WHAT THE TASK REQUIRES:
Format as a JSON list of strings the lines of the records, starting with the line that contains "Epos 257 bydlí v zahradním domku" and going on through the line that contains "183 Red Hill Loop Road Property Photo 1", one string for each line, with blank lines left out. Leave the pictures out of the answer.

DATA EXCERPTS:
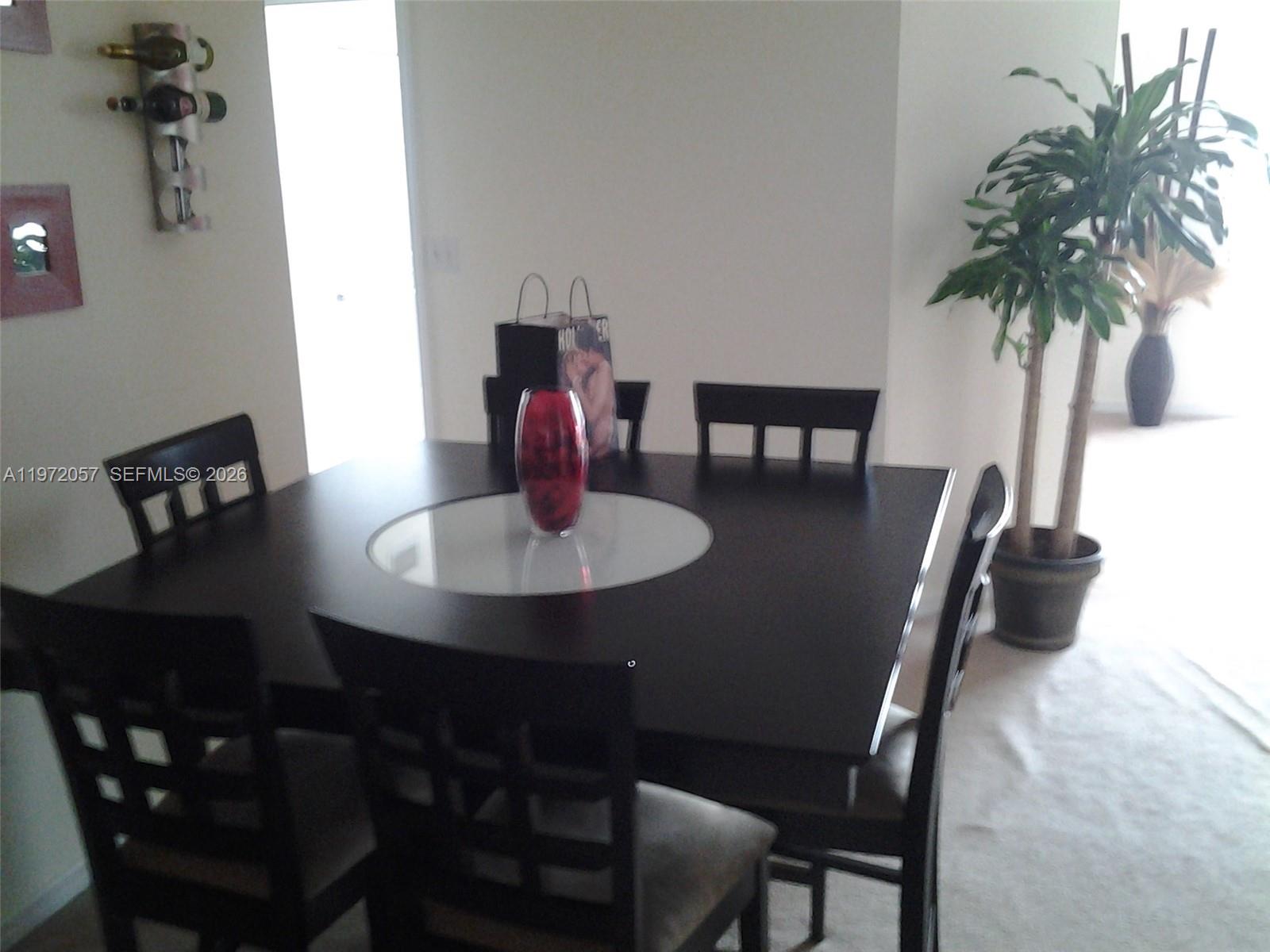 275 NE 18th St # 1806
--
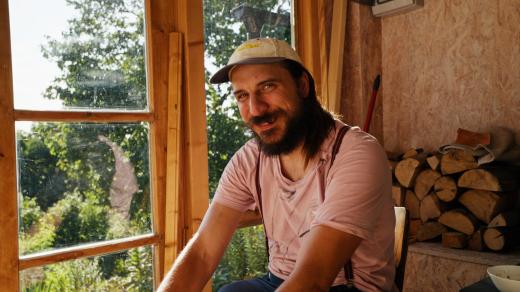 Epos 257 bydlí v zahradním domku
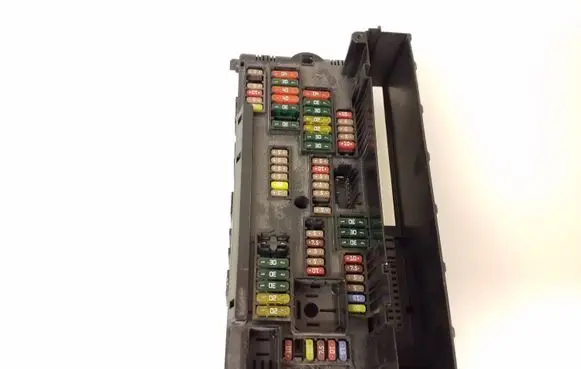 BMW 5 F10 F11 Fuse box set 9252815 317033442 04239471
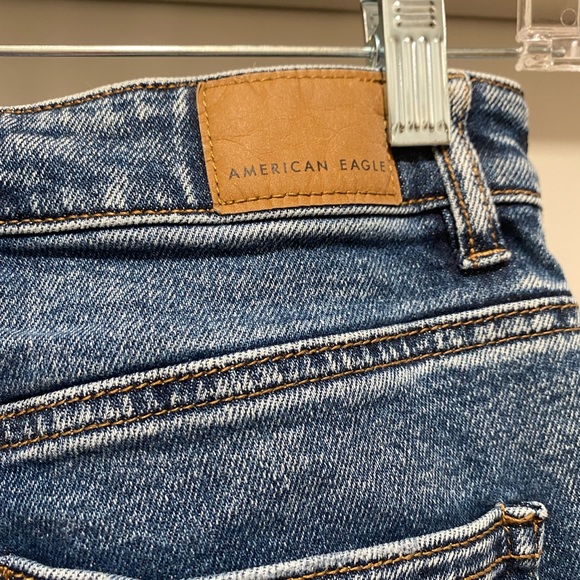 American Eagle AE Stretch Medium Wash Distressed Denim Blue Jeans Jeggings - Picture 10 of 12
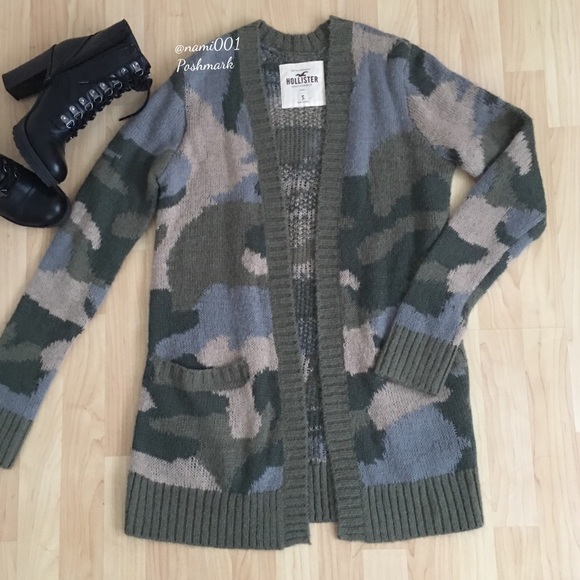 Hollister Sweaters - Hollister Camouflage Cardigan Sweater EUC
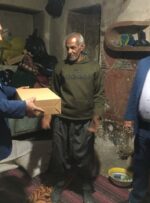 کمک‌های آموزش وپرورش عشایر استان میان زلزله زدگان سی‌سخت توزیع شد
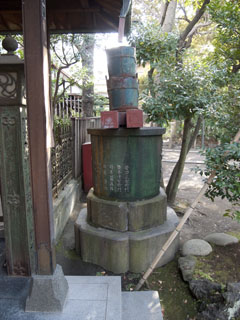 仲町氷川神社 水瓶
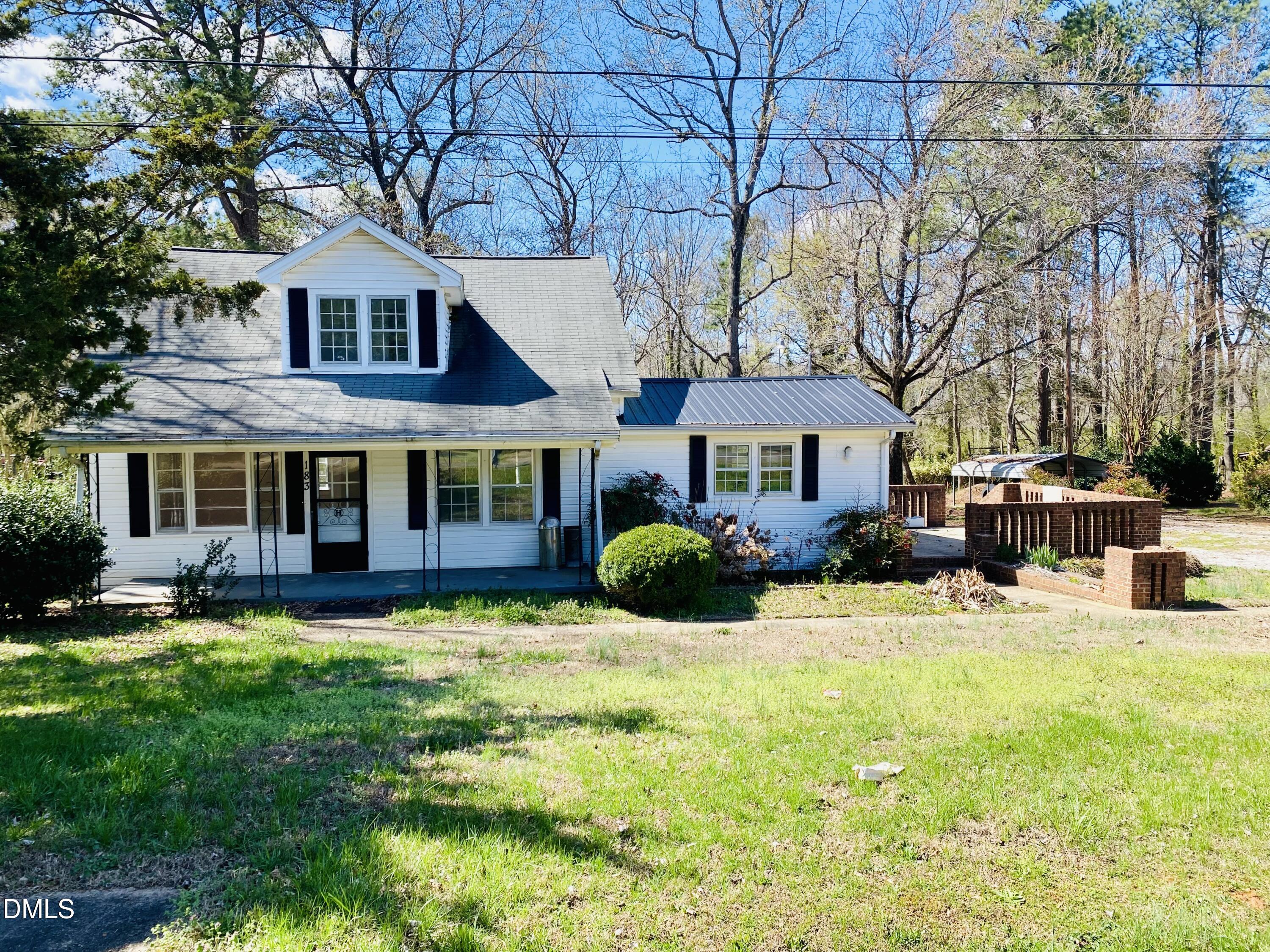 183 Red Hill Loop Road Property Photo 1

EXERCISE SOLUTION:
[
  " Epos 257 bydlí v zahradním domku",
  " BMW 5 F10 F11 Fuse box set 9252815 317033442 04239471",
  " American Eagle AE Stretch Medium Wash Distressed Denim Blue Jeans Jeggings - Picture 10 of 12",
  " Hollister Sweaters - Hollister Camouflage Cardigan Sweater EUC",
  " کمک‌های آموزش وپرورش عشایر استان میان زلزله زدگان سی‌سخت توزیع شد",
  " 仲町氷川神社 水瓶",
  " 183 Red Hill Loop Road Property Photo 1"
]